Despite her illness, this did not stop her from attending state functions, well I guess you would be obliged to do the same if you were the Duchess of Cambridge. And as it is tradition she was at the hospital steps seven hours after delivering their baby boy, with no trace of a swollen ankle or cottage cheese knee, and not a hair out of place. What is her secret?
One, she was at a state of the art hospital that specialises in a range of complex and robotic surgeries including trauma, weight loss, vascular, gynaecology, urology, ear, nose and throat, and general surgery. Two, she eats right. Three, she works out.
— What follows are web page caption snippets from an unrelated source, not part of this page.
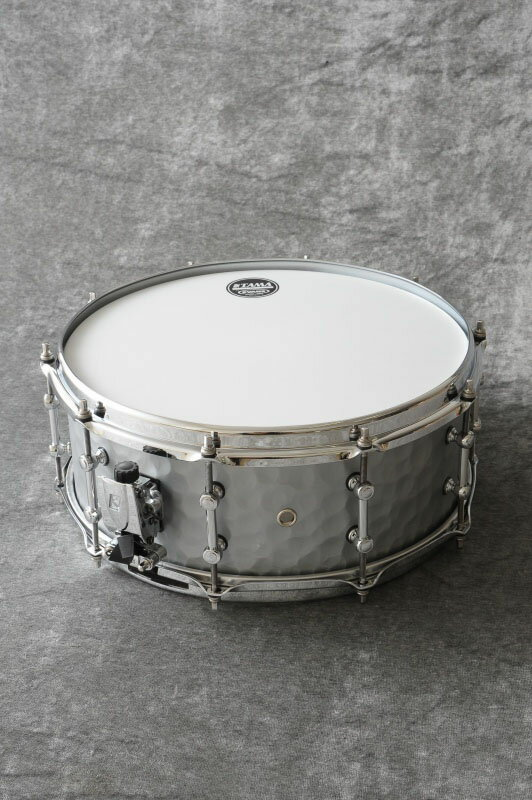 ドラム, スネア TAMA S.L.P. SOUND LAB PROJECT Series LST1455H Vintage Hammered Steel 14x5.5 ONLINE STORE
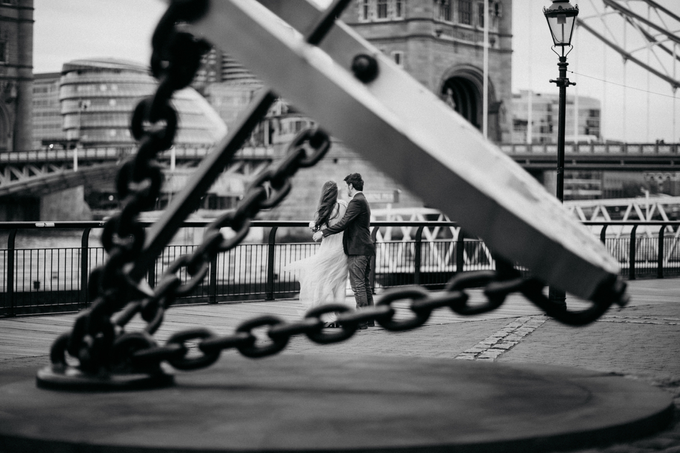 London After Wedding Session 2017 by Weddingstyler - 006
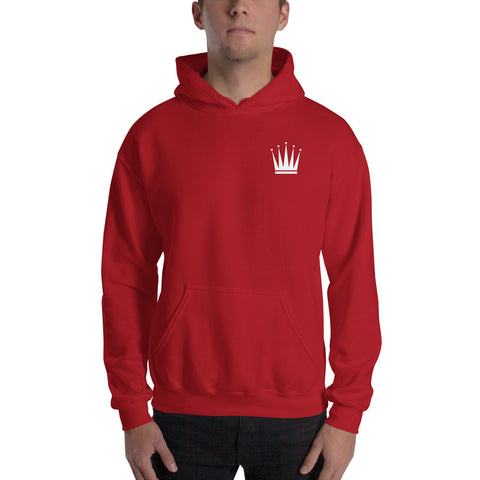 Marlow Crown Embroidered Hoodie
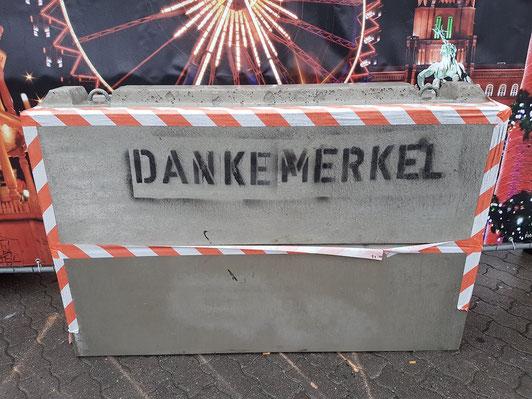 Excursie van Berlijn op Maat - Politiek - Nederlandse gids - Merkel - terrorisme - vluchtelingenpolitiek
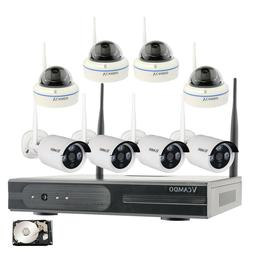 Wireless Home Surveillance Security 8 Cameras System with 1T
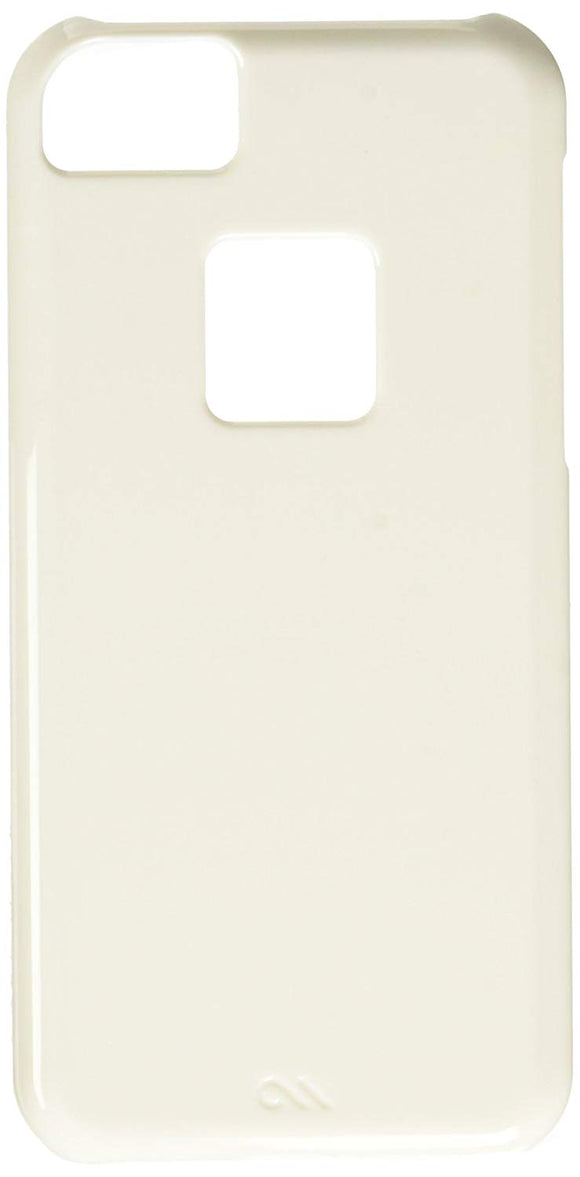 Case-Mate Studio Collection Barely There Case for iphone 5C - White - Equipment Blowouts Inc.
She is known to enjoy swimming, yoga and skiing.
Well we are Kenyans and I am sure we have no ski resorts ( to my knowledge ) and not everyone understands or appreciates yoga, but after this, I just might enroll.
We, women, struggle with weight before pregnancy and it becomes a nightmare after that bundle of Joy comes home. I have heard my aunt's advice, my cousins, that all that baby fat will disappear after breastfeeding. What if there is something you can do to prevent the baby fat from developing all together?
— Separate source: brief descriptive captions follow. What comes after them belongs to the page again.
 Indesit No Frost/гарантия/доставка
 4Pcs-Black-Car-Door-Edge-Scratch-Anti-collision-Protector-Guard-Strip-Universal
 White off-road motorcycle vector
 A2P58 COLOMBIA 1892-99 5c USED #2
I suspect the Dutch of Cambridge and her family doctor might know the secret. I have noticed that she did not add any excess baby fat in any of her three pregnancies making it ridiculously easy for her to bounce back to her beautiful self.
The fact is, having a baby changes every woman. A lot. Not that we'd know it from what we see on TV and in magazines as an endless parade of supermodel moms make it look easy to be birthing a baby one week and walking a catwalk or red carpet the next.
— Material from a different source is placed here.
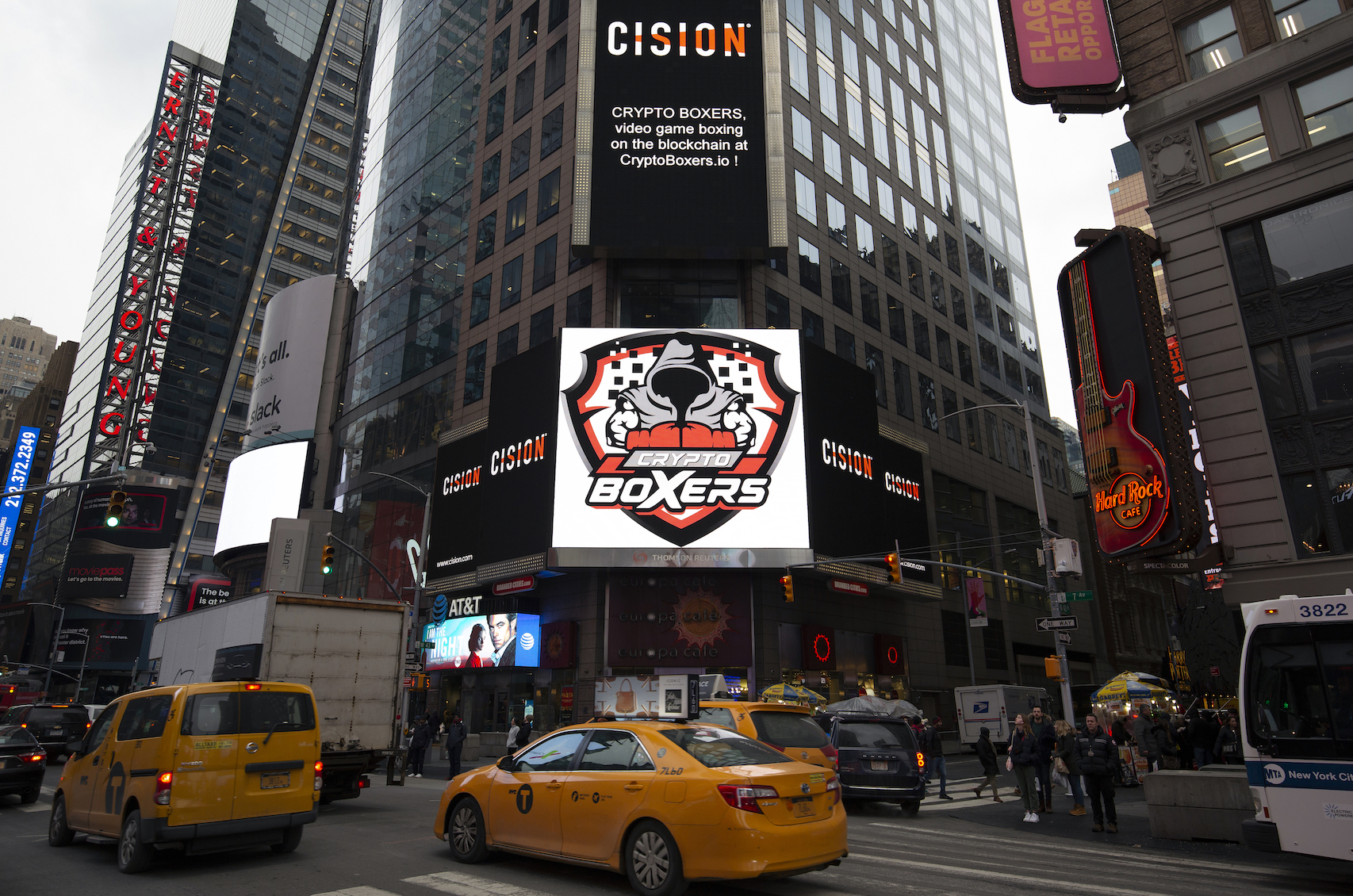 Crypto Boxers logo makes debut in Times Square in NY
Experts say that the uterus will naturally shrink back down to it's normal "walnut" size within six to eight weeks, no extra work necessary—which is why many doctors advise women to wait until after that point to resume regular exercise routines.
So what do you need to ensure your walnut does shrink back to its size?
- Start pregnancy at a healthy weight if possible
Eat right and exercise
- Eat moderately and often
Choose foods that pack a big nutritional punch and help you feel satisfied such as meals that are high in lean proteins, fruits, and vegetables. Then choose healthy snacks between meals.
"Eating a healthy snack every three hours should help you avoid overdoing it at mealtimes," advises dietitian Frances Largeman-Roth, author of Feed the Belly: The Pregnant Mom's Healthy Eating Guide. Not only will you be providing good nutrition for your baby, but your blood sugar will stay level throughout the day so you're less likely to feel starving at dinnertime.
Fruit with lots of fiber and high water content – like grapefruit, oranges, apples, berries, pears, and plums – can also help you feel full and keep constipation at bay.
- Drink up (water, that is)
It's important to avoid dehydration during pregnancy – and drinking enough water has the added benefit of helping you feel satisfied between meals and snacks.
The Medical Institute advises pregnant women to drink 5 liters of water or other beverages each day. Some nutritionists suggest adding more for each hour of light activity. Largeman-Roth recommends three liters of water daily or 101 fluid ounces.
Other experts suggest monitoring urine color: If it's dark yellow or cloudy, your body needs more fluids. Sip throughout the day to keep your urine color pale yellow or clear – a sign of proper hydration.
- Start a simple walking regime
Walking is not just important for managing weight gain it also helps reduce aches and pains at the end of the pregnancy.
Walking will keep you and your baby’s weight in check. It will help achieve healthy baby weight, thereby making the delivery process easy and natural.
It also reduces cholesterol, thus balancing blood pressure levels during pregnancy.
- Breastfeed if you can
While this tip won't help during pregnancy, it's worth knowing that breastfeeding can help you meet your goals for healthy weight loss afterward.
"Breastfeeding is the best fix for losing the extra weight you've gained during pregnancy," says Hobel.
When breastfeeding goes well, it burns 500 calories daily. Also, birth and the body changes that happen in the first six weeks postpartum should help you drop your first 20 pounds (just from the baby, placenta, and water weight leaving your body). It's a great jump start to losing your pregnancy weight.
Hopefully, it's not too late for me but I do need to start working out and not just watching people work out.